(Recorded data)
[START]

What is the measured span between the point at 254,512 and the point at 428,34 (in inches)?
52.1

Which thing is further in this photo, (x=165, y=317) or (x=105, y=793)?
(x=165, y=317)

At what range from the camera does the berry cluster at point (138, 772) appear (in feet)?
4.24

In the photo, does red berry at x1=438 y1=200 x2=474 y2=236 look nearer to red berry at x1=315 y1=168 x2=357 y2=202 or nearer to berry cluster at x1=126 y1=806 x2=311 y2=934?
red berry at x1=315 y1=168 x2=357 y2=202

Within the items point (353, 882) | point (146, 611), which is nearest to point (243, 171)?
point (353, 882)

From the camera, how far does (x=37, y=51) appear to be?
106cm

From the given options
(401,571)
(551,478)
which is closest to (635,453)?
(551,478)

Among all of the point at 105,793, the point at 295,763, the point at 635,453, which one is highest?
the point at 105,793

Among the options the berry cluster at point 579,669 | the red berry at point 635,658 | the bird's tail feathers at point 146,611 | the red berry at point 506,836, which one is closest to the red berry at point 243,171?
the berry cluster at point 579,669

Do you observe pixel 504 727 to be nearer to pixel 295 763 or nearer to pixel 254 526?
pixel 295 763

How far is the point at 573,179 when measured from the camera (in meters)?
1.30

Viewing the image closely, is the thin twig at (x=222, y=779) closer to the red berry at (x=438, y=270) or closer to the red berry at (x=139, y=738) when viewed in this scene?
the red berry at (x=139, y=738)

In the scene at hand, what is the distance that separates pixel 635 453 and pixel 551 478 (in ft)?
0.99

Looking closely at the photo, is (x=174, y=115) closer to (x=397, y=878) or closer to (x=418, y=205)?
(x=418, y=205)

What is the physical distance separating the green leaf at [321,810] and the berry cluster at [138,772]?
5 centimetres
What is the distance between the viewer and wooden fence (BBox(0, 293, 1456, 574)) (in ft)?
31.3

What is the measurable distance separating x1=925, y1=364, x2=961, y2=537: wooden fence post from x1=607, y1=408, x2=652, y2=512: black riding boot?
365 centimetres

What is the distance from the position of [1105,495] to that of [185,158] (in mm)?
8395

[END]

The exercise
Copy out all of the recorded data above word for word, with every line in its original order.

Result for this task
What is the measured span between the point at 254,512 and the point at 428,34 (in inches)?
52.1

Which thing is further in this photo, (x=165, y=317) or (x=105, y=793)?
(x=165, y=317)

At what range from the camera does the berry cluster at point (138, 772) appear (in feet)?
4.24

In the photo, does red berry at x1=438 y1=200 x2=474 y2=236 look nearer to red berry at x1=315 y1=168 x2=357 y2=202 or nearer to berry cluster at x1=126 y1=806 x2=311 y2=934?
red berry at x1=315 y1=168 x2=357 y2=202

Within the items point (353, 882) | point (146, 611), which is nearest to point (243, 171)?
point (353, 882)

From the camera, how far does (x=37, y=51) appear to be?
106cm

From the given options
(401,571)
(551,478)
which is closest to (635,453)?
(551,478)

Among all of the point at 105,793, the point at 295,763, the point at 635,453, which one is highest?
the point at 105,793

Among the options the berry cluster at point 579,669 | the red berry at point 635,658 | the bird's tail feathers at point 146,611 | the red berry at point 506,836, which one is closest to the red berry at point 243,171?
the berry cluster at point 579,669

Do you observe pixel 504 727 to be nearer to pixel 295 763 or nearer to pixel 254 526?
pixel 295 763

How far is the point at 573,179 when measured from the camera (in meters)?
1.30

Viewing the image closely, is the thin twig at (x=222, y=779) closer to the red berry at (x=438, y=270) or closer to the red berry at (x=139, y=738) when viewed in this scene?
the red berry at (x=139, y=738)

In the scene at hand, what is the distance that separates pixel 635 453 and pixel 551 478 (in ft)?
0.99

Looking closely at the photo, is (x=174, y=115) closer to (x=397, y=878) or closer to (x=418, y=205)?
(x=418, y=205)

What is the physical distance separating the green leaf at [321,810] and the berry cluster at [138,772]?
5 centimetres
What is the distance between the viewer and wooden fence (BBox(0, 293, 1456, 574)) (in ft)?
31.3

What is the measurable distance separating x1=925, y1=364, x2=961, y2=537: wooden fence post from x1=607, y1=408, x2=652, y2=512: black riding boot?
365 centimetres

What is the distance from the position of [1105,495] to that of [185,158] (in mm)?
8395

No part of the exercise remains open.